* Text *
What I'm trying to achieve here is to run the ECS task after it's updated as part of the CF deployment process. I wrote a lambda that will trigger the ECS task (with all the right parameters), and I want it to be triggered for every update to the ECS task definition.

Hence, I'm trying to create a custom resource that will trigger the lambda that invokes the ECS task whenever the ECS task is updated (all in the same stack/template).

benkehoe commented 2 years ago

This is expected behavior. CloudFormation only performs resource updates when the resource properties have changed. When your AWS::Serverless::Function resource gets updated, the ARN is not changing (nor the name, which is what !Ref MyFunction returns). So the properties on MyCustomResource don't change, so CloudFormation does not perform an update operation on that resource.

What I'm trying to achieve here is to run the ECS task after it's updated as part of the CF deployment process. I wrote a lambda that will trigger the ECS task (with all the right parameters), and I want it to be triggered for every update to the ECS task definition.

Hence, I'm trying to create a custom resource that will trigger the lambda that invokes the ECS task whenever the ECS task is updated (all in the same stack/template).

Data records
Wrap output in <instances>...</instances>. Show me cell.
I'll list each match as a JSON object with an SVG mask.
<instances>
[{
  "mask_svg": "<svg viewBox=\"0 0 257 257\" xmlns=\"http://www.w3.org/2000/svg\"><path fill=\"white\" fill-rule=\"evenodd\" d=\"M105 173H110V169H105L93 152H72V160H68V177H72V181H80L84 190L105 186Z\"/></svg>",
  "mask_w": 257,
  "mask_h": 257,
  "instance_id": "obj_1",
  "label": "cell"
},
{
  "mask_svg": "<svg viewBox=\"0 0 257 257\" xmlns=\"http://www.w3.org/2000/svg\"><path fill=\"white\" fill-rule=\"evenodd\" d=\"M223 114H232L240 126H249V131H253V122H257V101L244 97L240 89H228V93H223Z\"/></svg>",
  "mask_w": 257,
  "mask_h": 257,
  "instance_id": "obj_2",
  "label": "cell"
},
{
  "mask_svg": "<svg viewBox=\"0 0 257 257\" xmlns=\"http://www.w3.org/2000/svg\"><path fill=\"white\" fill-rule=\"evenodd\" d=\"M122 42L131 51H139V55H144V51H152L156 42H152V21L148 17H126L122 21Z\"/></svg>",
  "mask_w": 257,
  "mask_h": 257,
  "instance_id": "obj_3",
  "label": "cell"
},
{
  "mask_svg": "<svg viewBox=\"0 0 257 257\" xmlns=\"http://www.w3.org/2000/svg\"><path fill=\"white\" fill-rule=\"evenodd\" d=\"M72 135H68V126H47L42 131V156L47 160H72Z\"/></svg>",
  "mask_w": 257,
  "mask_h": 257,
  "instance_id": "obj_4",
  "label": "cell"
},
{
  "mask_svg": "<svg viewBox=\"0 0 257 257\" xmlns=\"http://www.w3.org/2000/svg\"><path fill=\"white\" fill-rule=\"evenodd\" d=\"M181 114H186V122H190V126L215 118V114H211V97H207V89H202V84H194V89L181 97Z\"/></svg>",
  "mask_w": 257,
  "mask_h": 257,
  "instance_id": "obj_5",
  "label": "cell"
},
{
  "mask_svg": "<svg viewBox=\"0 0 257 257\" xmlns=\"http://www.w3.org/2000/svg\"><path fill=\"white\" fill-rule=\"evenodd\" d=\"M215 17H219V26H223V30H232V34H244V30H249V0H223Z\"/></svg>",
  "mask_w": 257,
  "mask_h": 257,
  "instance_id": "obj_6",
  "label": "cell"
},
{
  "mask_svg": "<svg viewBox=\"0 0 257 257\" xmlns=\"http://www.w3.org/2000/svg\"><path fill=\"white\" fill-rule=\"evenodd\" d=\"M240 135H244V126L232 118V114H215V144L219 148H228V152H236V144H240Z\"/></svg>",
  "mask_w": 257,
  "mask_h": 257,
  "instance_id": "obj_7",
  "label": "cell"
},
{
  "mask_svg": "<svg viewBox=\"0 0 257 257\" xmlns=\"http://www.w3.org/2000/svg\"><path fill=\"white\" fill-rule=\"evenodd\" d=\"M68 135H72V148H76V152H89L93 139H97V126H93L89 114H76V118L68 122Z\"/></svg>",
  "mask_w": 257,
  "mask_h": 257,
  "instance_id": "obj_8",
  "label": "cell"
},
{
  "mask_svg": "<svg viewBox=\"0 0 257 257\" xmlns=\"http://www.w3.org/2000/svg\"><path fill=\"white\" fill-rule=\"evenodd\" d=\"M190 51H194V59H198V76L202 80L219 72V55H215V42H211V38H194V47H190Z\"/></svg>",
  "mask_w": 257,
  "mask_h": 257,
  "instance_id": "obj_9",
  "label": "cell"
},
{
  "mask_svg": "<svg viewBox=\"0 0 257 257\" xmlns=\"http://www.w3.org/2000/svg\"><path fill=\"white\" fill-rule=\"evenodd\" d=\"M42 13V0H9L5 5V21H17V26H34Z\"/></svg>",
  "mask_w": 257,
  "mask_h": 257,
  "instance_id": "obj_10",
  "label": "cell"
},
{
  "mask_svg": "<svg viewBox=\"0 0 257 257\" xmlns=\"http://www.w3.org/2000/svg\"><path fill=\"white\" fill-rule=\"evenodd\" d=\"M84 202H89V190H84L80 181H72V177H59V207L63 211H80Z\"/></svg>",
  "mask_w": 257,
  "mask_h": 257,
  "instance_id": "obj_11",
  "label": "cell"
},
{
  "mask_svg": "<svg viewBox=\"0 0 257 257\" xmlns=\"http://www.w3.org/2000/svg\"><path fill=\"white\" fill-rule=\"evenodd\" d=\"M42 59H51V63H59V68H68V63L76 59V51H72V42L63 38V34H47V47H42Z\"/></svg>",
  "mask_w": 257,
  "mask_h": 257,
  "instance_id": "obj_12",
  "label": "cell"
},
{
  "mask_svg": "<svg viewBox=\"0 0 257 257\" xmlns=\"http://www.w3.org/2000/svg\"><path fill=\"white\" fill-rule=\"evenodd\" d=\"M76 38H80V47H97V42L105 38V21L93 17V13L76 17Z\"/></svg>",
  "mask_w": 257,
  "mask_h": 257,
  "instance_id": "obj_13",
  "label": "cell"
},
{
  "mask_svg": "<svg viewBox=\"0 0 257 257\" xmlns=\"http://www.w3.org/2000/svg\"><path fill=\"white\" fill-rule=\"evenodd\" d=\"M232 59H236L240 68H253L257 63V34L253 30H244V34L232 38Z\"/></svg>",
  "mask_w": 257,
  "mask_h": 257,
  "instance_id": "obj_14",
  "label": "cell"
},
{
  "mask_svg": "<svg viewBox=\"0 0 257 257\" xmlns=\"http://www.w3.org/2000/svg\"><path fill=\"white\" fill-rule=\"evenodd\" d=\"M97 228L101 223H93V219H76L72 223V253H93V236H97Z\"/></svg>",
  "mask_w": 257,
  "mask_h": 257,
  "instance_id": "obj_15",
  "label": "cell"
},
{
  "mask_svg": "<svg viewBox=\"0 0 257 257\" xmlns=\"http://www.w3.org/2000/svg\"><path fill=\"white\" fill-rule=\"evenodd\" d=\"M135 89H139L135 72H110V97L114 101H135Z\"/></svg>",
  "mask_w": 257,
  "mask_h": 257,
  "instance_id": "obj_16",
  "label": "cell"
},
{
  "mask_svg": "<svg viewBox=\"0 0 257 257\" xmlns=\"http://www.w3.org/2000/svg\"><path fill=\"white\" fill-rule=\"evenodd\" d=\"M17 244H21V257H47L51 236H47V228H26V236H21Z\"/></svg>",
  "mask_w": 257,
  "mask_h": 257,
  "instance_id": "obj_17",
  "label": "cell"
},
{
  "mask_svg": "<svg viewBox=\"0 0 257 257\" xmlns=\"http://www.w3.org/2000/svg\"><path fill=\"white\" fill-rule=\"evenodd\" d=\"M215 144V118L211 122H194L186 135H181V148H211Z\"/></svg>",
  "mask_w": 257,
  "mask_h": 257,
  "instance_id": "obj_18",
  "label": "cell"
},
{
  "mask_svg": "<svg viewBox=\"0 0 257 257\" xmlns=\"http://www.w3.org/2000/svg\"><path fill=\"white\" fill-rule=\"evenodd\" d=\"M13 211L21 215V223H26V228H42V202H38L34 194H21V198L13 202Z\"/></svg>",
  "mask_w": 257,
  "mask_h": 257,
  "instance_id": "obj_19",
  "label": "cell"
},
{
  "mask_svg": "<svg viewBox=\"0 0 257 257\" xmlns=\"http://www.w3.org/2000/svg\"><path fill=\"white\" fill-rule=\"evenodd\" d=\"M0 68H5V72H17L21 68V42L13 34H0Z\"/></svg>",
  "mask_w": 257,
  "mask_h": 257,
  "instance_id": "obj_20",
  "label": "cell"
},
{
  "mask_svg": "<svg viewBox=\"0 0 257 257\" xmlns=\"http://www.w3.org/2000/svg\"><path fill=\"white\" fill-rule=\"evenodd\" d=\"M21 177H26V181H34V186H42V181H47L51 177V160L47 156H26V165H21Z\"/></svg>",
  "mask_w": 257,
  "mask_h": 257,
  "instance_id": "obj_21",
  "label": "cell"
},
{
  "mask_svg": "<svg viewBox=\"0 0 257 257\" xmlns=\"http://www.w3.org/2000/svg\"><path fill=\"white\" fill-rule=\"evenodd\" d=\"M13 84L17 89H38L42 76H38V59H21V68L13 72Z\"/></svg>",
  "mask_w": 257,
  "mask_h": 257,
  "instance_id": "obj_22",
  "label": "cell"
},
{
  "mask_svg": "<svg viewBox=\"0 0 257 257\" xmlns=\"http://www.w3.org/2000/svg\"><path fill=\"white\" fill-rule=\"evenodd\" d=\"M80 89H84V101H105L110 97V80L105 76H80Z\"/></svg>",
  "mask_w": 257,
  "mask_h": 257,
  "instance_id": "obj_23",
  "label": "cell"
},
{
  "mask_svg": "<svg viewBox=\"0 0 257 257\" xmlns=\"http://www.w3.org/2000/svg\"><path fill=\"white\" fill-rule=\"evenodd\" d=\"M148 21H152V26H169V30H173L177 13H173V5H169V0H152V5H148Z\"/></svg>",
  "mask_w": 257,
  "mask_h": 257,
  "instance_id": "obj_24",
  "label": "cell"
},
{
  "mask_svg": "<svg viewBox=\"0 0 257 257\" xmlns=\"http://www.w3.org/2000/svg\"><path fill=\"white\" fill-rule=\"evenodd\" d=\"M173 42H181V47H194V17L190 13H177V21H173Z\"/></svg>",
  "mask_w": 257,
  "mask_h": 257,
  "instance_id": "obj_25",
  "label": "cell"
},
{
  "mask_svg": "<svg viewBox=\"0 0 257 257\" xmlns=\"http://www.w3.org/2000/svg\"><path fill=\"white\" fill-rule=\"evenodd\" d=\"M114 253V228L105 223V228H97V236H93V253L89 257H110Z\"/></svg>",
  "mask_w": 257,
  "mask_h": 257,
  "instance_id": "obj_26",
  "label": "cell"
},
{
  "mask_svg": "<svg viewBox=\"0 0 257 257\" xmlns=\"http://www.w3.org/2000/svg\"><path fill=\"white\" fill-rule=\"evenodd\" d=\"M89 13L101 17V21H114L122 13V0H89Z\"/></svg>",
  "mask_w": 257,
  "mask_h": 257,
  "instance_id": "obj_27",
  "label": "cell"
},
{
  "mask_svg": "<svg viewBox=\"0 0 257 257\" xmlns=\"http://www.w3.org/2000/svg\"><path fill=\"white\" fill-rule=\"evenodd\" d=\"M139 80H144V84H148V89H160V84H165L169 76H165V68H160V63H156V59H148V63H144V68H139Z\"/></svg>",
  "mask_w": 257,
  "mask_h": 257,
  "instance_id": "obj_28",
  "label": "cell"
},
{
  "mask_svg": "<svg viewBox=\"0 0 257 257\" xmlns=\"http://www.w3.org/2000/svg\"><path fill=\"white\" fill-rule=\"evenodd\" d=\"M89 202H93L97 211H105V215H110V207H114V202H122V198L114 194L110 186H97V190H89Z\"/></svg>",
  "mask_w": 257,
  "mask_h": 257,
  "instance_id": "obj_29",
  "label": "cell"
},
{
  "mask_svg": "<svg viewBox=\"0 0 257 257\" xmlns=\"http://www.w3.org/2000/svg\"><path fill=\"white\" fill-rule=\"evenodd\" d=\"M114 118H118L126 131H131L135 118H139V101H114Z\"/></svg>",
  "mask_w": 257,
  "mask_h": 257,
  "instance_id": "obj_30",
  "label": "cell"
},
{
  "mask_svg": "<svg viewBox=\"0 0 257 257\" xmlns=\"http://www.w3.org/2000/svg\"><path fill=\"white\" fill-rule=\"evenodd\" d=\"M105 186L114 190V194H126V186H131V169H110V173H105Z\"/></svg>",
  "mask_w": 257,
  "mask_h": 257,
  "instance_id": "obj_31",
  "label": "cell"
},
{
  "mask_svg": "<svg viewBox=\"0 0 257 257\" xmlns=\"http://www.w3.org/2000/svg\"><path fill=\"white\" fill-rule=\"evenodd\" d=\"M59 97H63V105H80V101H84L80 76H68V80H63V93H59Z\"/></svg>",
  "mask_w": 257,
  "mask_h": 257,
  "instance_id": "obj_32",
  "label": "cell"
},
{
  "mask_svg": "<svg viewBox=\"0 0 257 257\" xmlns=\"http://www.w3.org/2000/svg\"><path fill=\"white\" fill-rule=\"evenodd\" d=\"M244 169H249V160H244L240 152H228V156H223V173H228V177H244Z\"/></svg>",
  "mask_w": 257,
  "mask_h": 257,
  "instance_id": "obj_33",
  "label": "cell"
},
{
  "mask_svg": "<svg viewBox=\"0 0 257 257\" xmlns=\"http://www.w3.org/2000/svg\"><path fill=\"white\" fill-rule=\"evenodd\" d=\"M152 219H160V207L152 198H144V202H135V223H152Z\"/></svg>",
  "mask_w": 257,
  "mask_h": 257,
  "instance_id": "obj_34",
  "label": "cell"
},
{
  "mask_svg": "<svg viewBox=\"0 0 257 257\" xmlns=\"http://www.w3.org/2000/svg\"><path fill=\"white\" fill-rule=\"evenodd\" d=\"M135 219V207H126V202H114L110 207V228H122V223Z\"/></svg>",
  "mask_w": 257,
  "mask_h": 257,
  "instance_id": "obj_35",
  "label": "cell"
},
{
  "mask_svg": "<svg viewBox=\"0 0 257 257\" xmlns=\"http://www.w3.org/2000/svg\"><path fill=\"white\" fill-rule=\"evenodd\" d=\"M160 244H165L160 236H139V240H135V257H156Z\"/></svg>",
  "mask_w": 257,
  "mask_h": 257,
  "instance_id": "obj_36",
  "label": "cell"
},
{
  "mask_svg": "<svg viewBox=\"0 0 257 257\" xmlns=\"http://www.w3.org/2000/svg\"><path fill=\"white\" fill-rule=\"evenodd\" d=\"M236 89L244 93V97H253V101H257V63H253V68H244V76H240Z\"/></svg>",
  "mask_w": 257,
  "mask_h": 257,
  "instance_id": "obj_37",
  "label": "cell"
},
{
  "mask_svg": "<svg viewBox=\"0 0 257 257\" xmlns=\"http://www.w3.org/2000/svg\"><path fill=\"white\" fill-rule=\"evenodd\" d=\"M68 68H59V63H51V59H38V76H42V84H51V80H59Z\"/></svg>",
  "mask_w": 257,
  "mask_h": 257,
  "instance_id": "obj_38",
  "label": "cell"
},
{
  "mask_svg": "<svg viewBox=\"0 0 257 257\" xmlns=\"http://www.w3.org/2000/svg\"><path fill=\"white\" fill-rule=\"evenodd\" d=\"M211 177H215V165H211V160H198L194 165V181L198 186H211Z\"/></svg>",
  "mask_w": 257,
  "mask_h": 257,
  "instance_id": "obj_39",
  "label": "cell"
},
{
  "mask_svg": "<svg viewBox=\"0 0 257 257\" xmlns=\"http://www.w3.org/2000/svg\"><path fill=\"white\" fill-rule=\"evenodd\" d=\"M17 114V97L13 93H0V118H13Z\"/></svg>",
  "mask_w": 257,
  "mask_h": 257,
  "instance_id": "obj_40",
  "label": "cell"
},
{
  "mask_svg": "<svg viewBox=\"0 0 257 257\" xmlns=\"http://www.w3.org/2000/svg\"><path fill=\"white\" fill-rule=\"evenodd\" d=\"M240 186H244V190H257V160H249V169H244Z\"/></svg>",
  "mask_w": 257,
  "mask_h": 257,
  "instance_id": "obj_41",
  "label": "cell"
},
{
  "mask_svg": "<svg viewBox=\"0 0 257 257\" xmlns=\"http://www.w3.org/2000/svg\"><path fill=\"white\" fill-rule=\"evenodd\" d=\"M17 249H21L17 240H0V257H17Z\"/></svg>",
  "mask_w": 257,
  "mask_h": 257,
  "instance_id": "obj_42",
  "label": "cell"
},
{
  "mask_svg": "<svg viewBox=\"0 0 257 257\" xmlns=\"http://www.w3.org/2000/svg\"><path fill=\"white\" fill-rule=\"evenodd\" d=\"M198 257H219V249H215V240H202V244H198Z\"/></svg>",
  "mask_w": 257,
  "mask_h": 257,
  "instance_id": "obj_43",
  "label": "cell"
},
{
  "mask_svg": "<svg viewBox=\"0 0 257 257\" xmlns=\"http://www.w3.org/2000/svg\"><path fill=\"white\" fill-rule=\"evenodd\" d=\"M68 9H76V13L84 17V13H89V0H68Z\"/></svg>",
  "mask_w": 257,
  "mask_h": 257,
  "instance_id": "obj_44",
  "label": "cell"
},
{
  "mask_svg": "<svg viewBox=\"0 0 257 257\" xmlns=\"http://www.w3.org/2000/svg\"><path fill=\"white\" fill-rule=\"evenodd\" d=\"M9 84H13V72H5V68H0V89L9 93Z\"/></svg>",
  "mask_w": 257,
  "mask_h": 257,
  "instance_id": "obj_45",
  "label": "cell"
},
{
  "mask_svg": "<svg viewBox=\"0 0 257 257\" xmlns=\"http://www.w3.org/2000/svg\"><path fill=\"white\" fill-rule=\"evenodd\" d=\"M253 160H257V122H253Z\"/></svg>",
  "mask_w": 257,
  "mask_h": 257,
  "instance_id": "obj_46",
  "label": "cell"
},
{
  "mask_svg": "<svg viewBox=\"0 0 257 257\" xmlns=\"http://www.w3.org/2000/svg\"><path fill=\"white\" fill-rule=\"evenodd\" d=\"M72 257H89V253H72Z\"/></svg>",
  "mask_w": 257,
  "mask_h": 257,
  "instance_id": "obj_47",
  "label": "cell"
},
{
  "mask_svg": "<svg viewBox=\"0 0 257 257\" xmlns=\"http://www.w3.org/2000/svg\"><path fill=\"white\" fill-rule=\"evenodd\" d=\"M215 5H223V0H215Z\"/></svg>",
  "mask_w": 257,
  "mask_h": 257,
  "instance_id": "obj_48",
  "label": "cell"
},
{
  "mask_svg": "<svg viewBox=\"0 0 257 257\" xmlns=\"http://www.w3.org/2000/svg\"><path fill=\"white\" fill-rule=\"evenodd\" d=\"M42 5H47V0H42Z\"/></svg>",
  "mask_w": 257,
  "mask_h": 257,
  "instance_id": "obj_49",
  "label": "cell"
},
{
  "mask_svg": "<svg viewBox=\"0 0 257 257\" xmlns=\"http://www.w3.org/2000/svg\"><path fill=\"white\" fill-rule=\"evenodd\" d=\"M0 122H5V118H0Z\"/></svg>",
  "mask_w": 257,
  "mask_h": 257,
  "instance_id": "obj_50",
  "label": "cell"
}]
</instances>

* Exercise requirements *
- 1) Decide whether each statement agrees with the CloudFormation discussion, answering yes or no and quoting the words that settle it. (a) CloudFormation performs resource updates only when the resource properties have changed. (b) Updating the AWS::Serverless::Function resource changes its ARN. (c) The custom resource and the lambda are meant to live in separate stacks.
- 2) Reproduce a passage of the CloudFormation discussion verbatim, beginning at the words "This is expected" and stopping after the words "on that resource.".

* Answers to each task *
- 1)
(a) Yes: "CloudFormation only performs resource updates when the resource properties have changed."
(b) No: "the ARN is not changing"
(c) No: "(all in the same stack/template)"

- 2)
This is expected behavior. CloudFormation only performs resource updates when the resource properties have changed. When your AWS::Serverless::Function resource gets updated, the ARN is not changing (nor the name, which is what !Ref MyFunction returns). So the properties on MyCustomResource don't change, so CloudFormation does not perform an update operation on that resource.